Unrestricted and Restricted Breast Cancer Surgery Facilities for Medicaid Recipients
It is the policy of the New York State Department of Health that Medicaid recipients receive breast cancer surgery at high volume facilities - those performing 30 or more all-payer mastectomy and lumpectomy procedures associated with a breast cancer diagnosis on average over a three-year period, or at facilities that have successfully appealed their restriction. These facilities are identified in the list below entitled, "Hospitals & Ambulatory Surgery Centers Where Medicaid Will Pay for Breast Cancer Surgery". Conversely, low-volume facilities, identified in the list below entitled "Hospitals & Ambulatory Surgery Centers Where Medicaid Will Not Pay for Breast Cancer Surgery", will not be reimbursed for breast cancer surgeries provided to Medicaid recipients. Note, that low-volume facilities may still provide diagnostic or excisional biopsies, and post-surgical care (chemotherapy, radiation, reconstruction, etc.) for Medicaid patients.

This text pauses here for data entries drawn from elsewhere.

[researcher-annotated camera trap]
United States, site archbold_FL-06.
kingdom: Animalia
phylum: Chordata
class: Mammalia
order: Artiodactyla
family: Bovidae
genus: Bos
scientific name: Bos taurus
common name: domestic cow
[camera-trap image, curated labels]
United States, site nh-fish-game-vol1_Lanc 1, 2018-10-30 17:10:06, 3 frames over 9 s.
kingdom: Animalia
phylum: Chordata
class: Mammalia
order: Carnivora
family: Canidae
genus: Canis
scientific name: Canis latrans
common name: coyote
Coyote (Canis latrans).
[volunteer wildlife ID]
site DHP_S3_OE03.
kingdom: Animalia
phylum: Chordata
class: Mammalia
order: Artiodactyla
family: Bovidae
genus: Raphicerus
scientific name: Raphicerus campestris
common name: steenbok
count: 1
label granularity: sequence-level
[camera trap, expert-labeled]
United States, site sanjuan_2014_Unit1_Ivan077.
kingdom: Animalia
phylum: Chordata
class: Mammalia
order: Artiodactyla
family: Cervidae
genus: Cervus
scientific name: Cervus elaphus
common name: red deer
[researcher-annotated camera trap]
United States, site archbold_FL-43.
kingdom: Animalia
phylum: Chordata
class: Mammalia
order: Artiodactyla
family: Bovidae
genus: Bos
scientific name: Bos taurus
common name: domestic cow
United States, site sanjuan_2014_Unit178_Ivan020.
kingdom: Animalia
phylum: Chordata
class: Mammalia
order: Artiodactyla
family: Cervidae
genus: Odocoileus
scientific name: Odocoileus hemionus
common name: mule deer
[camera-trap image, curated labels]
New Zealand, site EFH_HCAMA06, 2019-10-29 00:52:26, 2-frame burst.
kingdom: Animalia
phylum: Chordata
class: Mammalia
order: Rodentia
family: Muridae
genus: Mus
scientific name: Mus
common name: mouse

This policy is part of an ongoing effort to reform New York State Medicaid and to ensure the purchase of cost-effective, high quality healthcare, and better outcomes for its beneficiaries. Research shows improved five-year survival rates for patients who have their breast cancer surgery at high-volume facilities. The Department will annually re-examine all-payer surgical volumes to revise both lists. This assessment is performed using the Statewide Planning and Research Cooperative System (SPARCS) database. The annual review will allow restricted providers meeting the three year average minimum all-payer volume threshold to receive payment for breast cancer surgery for Medicaid recipients.